Rich Mullins was a musical hero to me. I didn’t have the Beatles or Bob Dylan. But in the Christian world and the plastic music of that time, Rich was real to me. In a time and place when you felt like you had to “look good” on the outside, Rich was a mess on the outside because he was a mess on the inside and his songs reflected that very real struggle.
His life modeled what I’ve felt for many years in my own life. There is so much in the last 5 years I’ve gone through theologically and spiritually, so the life of Rich Mullins still impacts me 25 years after his death.

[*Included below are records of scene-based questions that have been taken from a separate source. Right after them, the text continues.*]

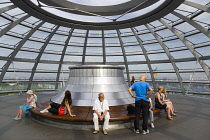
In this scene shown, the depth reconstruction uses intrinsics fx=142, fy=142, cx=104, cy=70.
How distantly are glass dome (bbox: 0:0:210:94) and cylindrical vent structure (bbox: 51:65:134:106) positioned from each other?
470 cm

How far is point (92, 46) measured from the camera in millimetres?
21734

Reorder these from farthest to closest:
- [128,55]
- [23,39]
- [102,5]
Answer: [128,55]
[23,39]
[102,5]

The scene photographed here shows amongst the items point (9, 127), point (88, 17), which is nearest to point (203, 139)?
point (9, 127)

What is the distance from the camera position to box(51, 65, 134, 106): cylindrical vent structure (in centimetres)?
850

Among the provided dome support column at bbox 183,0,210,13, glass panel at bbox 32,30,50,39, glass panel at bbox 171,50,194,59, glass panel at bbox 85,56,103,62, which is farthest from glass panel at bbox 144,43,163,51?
glass panel at bbox 32,30,50,39

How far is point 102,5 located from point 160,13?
172 inches

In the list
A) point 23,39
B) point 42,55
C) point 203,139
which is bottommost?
point 203,139

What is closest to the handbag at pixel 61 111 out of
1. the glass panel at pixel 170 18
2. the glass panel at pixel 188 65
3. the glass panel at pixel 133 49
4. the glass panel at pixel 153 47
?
the glass panel at pixel 170 18

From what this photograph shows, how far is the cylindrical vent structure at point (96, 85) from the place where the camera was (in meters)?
8.50

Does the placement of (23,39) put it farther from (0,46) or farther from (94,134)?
(94,134)

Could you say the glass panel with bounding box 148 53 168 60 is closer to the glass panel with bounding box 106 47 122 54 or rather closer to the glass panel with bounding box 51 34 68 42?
the glass panel with bounding box 106 47 122 54

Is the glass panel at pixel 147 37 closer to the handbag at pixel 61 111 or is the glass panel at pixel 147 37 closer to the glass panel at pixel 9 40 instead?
the glass panel at pixel 9 40

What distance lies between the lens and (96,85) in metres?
9.07

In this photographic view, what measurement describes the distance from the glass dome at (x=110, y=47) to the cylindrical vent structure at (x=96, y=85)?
4.70m
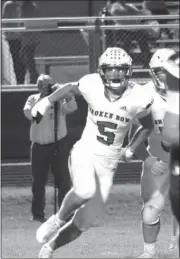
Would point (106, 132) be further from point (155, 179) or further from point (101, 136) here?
point (155, 179)

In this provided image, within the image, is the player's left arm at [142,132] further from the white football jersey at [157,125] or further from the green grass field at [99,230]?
the green grass field at [99,230]

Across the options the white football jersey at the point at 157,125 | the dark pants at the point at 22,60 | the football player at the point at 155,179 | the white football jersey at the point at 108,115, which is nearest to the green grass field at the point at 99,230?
the football player at the point at 155,179

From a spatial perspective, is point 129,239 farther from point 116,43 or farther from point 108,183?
point 116,43

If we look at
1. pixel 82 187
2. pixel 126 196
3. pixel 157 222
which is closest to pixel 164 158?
pixel 157 222

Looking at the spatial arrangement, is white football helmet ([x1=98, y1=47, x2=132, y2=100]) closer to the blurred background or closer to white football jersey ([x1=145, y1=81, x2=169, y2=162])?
white football jersey ([x1=145, y1=81, x2=169, y2=162])

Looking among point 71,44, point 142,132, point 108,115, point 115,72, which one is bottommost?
point 71,44

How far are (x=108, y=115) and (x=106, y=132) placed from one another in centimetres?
15

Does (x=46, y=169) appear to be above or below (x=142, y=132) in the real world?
below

Tish Harrison Warren writes:
|Amid growing wealth and fame, he took up voluntary poverty and eschewed celebrity because of his convictions about the call of scripture. In front of white, conservative crowds, he sang songs about injustices done to Native Americans and criticized the materialism and insularity of evangelical leaders of his time.|
|Yet he never deconstructed his faith and, till his dying day, loved the church and Christian orthodoxy. (On one of his last tours, he even encouraged his tour mates to read G.K. Chesterton’s “Orthodoxy,” a defense of Christian faith that was one of his favorite books.) His life continues to offer a model for how one can acknowledge both the reality of darkness and also the goodness of God, how one can be both honest and faithful, and how one can admit and grieve the failings in the church yet remain committed to it.|
Rich modeled what I try to carry out in my life. I love Jesus and that love is deeper still after 5 years of craziness. Yet, there is a dark world that needs confronting, and the ugliness of the Church in America still confronts my sensibilities day after day. AND YET, I dearly love the Church.
Life continues to be a huge mixed bag. I still cling to Jesus. I still love the Church.